» Given problem: Retype everything from the line containing "How far from" down to the end of the entries, without changing anything.

(Entries with spatial questions)
## START

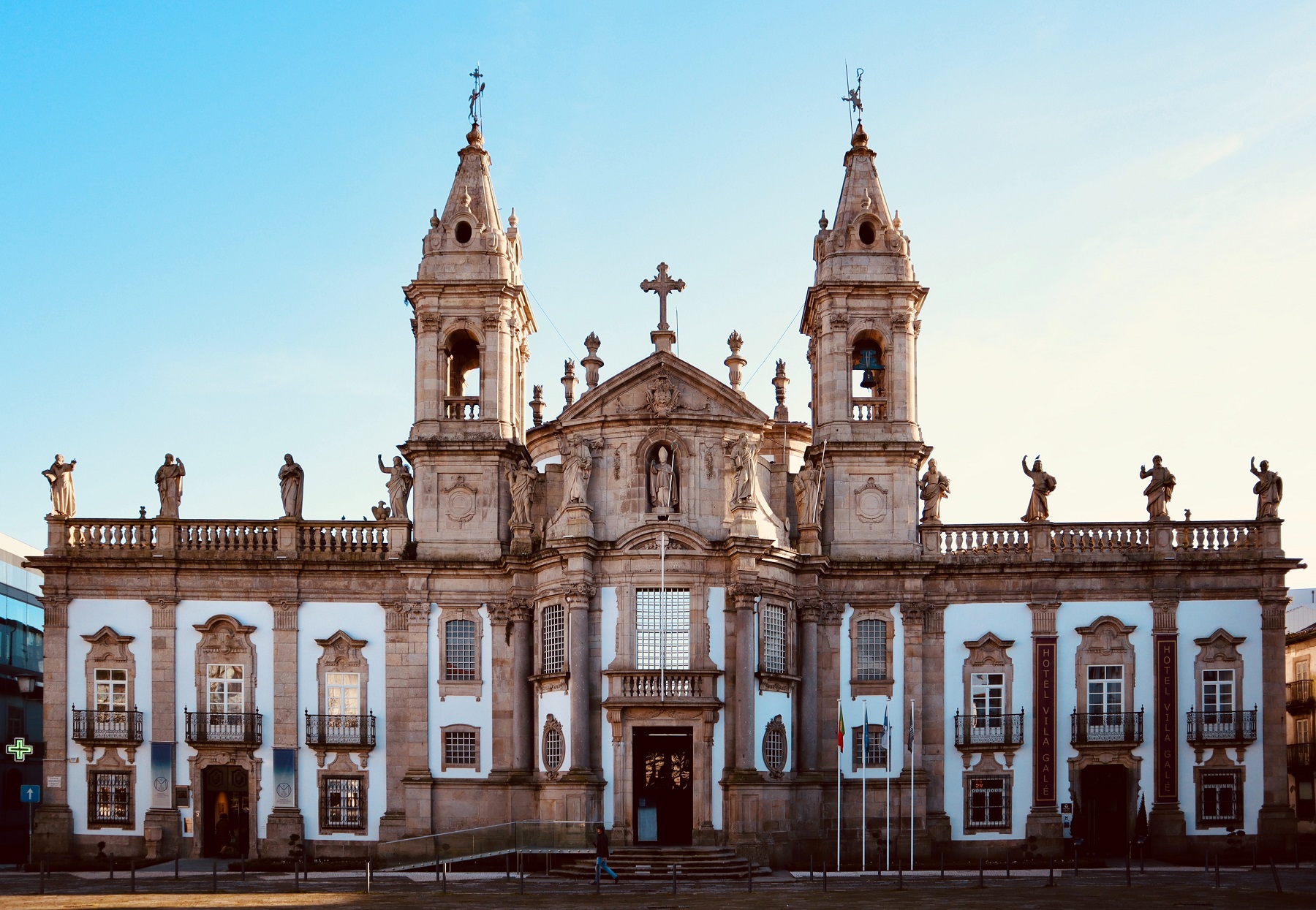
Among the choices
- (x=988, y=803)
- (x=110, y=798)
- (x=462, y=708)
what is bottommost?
(x=988, y=803)

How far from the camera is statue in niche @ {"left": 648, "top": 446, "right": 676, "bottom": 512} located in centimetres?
4816

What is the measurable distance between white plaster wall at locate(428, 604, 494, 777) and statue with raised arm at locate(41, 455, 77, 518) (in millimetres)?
12149

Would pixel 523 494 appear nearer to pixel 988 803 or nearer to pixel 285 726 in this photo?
pixel 285 726

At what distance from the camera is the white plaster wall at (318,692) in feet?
164

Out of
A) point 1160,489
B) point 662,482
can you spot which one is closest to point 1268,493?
point 1160,489

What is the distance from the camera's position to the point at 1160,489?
51156mm

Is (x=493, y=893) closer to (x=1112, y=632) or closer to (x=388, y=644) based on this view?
(x=388, y=644)

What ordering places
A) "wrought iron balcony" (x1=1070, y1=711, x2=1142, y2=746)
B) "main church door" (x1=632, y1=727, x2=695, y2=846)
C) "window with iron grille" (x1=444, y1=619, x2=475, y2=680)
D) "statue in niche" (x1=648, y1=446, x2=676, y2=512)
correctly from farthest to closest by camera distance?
"window with iron grille" (x1=444, y1=619, x2=475, y2=680)
"wrought iron balcony" (x1=1070, y1=711, x2=1142, y2=746)
"statue in niche" (x1=648, y1=446, x2=676, y2=512)
"main church door" (x1=632, y1=727, x2=695, y2=846)

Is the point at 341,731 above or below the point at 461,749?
above

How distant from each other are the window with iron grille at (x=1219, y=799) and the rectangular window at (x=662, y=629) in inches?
650

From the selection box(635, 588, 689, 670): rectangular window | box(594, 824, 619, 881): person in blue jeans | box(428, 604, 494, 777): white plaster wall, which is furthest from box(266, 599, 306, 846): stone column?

## END

» Solved problem:
How far from the camera is statue in niche @ {"left": 648, "top": 446, "right": 676, "bottom": 512} located in centimetres?
4816

What is the measurable distance between white plaster wall at locate(428, 604, 494, 777) and statue with raised arm at locate(41, 455, 77, 518) (in millimetres)?
12149

Would pixel 523 494 appear nearer to pixel 988 803 or nearer to pixel 285 726 in this photo?
pixel 285 726

At what distance from the camera is the white plaster wall at (318,692) in feet?
164

Out of
A) point 1160,489
B) point 662,482
can you spot which one is closest to point 1268,493?
point 1160,489

What is the distance from the camera's position to the point at 1160,489?
51156mm

Is (x=493, y=893) closer to (x=1112, y=632) or closer to (x=388, y=644) based on this view?
(x=388, y=644)

What ordering places
A) "wrought iron balcony" (x1=1070, y1=711, x2=1142, y2=746)
B) "main church door" (x1=632, y1=727, x2=695, y2=846)
C) "window with iron grille" (x1=444, y1=619, x2=475, y2=680)
D) "statue in niche" (x1=648, y1=446, x2=676, y2=512)
correctly from farthest to closest by camera distance?
"window with iron grille" (x1=444, y1=619, x2=475, y2=680)
"wrought iron balcony" (x1=1070, y1=711, x2=1142, y2=746)
"statue in niche" (x1=648, y1=446, x2=676, y2=512)
"main church door" (x1=632, y1=727, x2=695, y2=846)

Is the point at 341,731 above or below the point at 461,749?
above

How distant from each other are the window with iron grille at (x=1219, y=799) and the rectangular window at (x=662, y=629) in inches?
650

From the selection box(635, 588, 689, 670): rectangular window | box(594, 824, 619, 881): person in blue jeans | box(428, 604, 494, 777): white plaster wall, which is furthest from box(266, 599, 306, 846): stone column?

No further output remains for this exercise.